This article reviewed the influence of a pharmacist-driven antimicrobial stewardship/ optimization service in a non-trauma emergency department of a hospital. The impact of a nurse-driven chart review was compared with a pharmacist-driven chart review. Impact was based on the number of clinical interventions made, along with resistance patterns identified from wound and urine cultures. The nurses assessed 499 patients with positive cultures, and intervened on 50% of the cultures which indicated the need for an intervention. The pharmacists assess 473 patients with positive cultures, and intervened on 80% of those that needed intervention. Interventions were based on inappropriate therapy. Also, E. coli, the most frequently isolated urinary organism, displayed a fluoroquinolone resistance rate of 38%.
This antimicrobial stewardship program showed 30% more pharmacist interventions compared to nurse interventions for “bug-drug” mismatches. Proper prescribing of antibiotics is an essential part of offsetting antibiotic resistance. This program shows that pharmacists are a key part of modifying antimicrobial therapies when needed. The high fluoroquinolone resistance rate suggests that alternative therapies may be better for some urinary tract infections, such as nitrofurantoin.
I thought this was an interesting article, because of the increase in antibiotic resistance and various efforts to offset this increase. It seems that the pharmacists are in a better position to assess and address proper prescribing of antibiotics than the nurses, because ultimately they are the medication experts. With this in mind, do you think it is beneficial for pharmacists to be able to prescribe antibiotics to patients?

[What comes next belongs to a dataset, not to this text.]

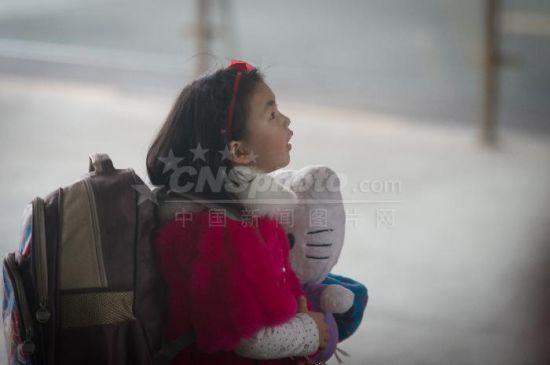 1月21日,贵阳北站,一位小朋友身背行李候车。2016年中国铁路春运将于1月24日开启,经相关部门会商预测,预计春运期间中国旅客发送量将达到29.1亿人次。 贺俊怡摄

Davis, L., Covey, R., Weston, J., et al. Pharmacist-driven antimicrobial optimization in the emergency department. Am J Health Pharm. 2016; 73:49-56. Doi: 10.2146/sp150036.
When physicians prescribe medications to patients with certain disease states, there is no way of determining whether the medication that is being prescribed will work for the patient. For example, obtaining adequate control of chronic disease states may involve a process of testing different medications on a patient until one can be deemed as an appropriate treatment option. There are different programs that have been established in the past to provide aid to physicians looking to initiate therapy options on a patient; however, they have not been proven to cause changes in care that lead to clinically significant improvement. For this reason, a new tool referred to as STRIP (Systemic Tool to Reduce Inappropriate prescribing) has been developed to optimize the prescribing process by conducting medication reviews in the primary care setting. This program is a computer-based technology that allows physicians to analyze patients medication histories and preferences to determine the best form of therapy.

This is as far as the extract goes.